* [Provided passage]:
Five reasons I couldn’t stay away from real estate private credit
After more than twenty years building a career and business in real estate private credit, I sold a controlling interest in my firm in 2023 and moved from California to North Carolina with my family for personal reasons. For a time, I explored a range of business ideas—including even a start-up with one of my sons to commercialize my wife’s granola recipe. But ultimately, I came back to my love of real estate private lending and decided to build a new firm, again focused on making loans to residential real estate developers.
Here are five reasons why I couldn’t stay away.
First: Real estate is tangible and real.
Early in my career, I realized how different real estate felt from my work as a financial analyst. Spreadsheets and models are useful, but they’re abstractions. Real estate is physical—you can walk a site, see a neighborhood, and understand its character in a way numbers alone can’t capture. Every property is unique. Every site visit is a reminder that this business is grounded in the real world.
Second: Entrepreneurs drive the economy.

* [Required actions]:
1. In the essay on real estate private credit, why did real estate feel different to the author from work as a financial analyst? Answer in one to three sentences.
2. Write the next part of the essay on real estate private credit, picking up after its last line.
The records that follow have no connection to the essay on real estate private credit.

* [Raw data]:
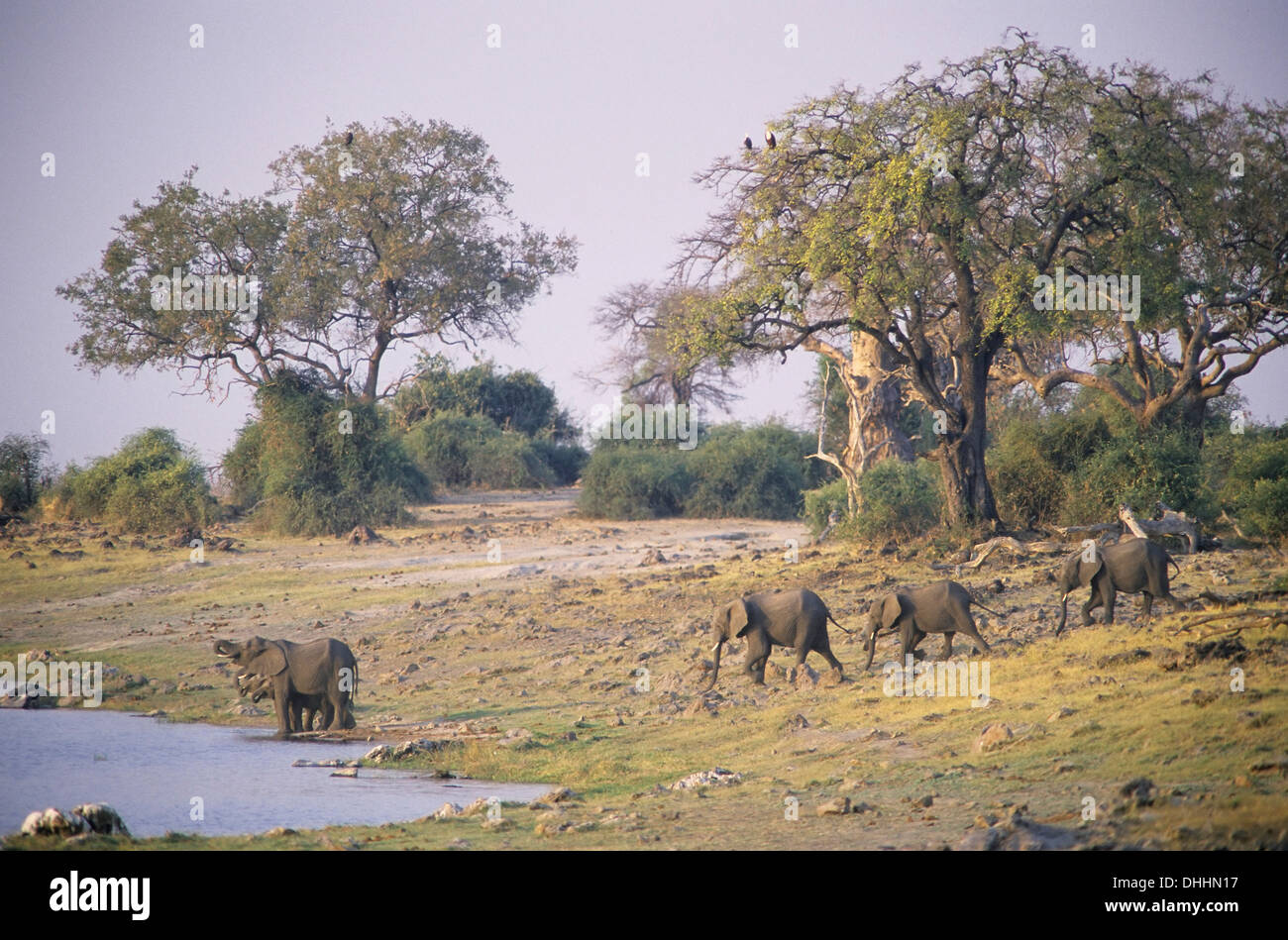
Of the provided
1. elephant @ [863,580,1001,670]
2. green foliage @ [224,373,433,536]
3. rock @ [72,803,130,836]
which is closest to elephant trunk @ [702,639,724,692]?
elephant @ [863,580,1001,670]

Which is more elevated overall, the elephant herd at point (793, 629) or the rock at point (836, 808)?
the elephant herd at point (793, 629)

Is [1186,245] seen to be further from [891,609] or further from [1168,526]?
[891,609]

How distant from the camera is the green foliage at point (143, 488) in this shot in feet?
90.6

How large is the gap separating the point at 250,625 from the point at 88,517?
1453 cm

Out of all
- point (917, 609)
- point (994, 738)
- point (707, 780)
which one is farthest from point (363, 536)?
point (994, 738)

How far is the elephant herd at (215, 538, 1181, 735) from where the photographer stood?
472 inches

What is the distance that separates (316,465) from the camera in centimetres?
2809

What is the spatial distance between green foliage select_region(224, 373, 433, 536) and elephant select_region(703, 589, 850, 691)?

* [Per-task outputs]:
1. Financial analysis relied on spreadsheets and models, which the author calls useful but abstract. Real estate is physical: one can walk a site and see a neighborhood's character in a way numbers alone can't capture.

2.
Our borrowers are developers who are quintessential small business owners—risk-takers who build housing, create jobs, and revitalize communities. According to the U.S. Bureau of Labor Statistics, small businesses have accounted for more than half of net job creation in the U.S. over the past decade and employ nearly half the workforce (source). Supporting them is both profitable and meaningful, especially in regions such as California where more housing supply is critically needed. When I meet borrowers with smart, creative projects, I often think: who deserves to succeed more than they do? And how fortunate are we to play a part in that success?
Third: The lender’s role is disciplined and focused.
Developers make thousands of decisions: what to build, when to build, how to build, even down to the bathroom tile. As lenders, we don’t need to do all that. Our job is narrower but no less critical: choose the right borrowers, structure conservatively, and build in downside protection. I’ve learned that I’m not a good developer, but I am good at lending and I enjoy playing a role in helping developers succeed.
Fourth: Real estate private credit offers stability through cycles.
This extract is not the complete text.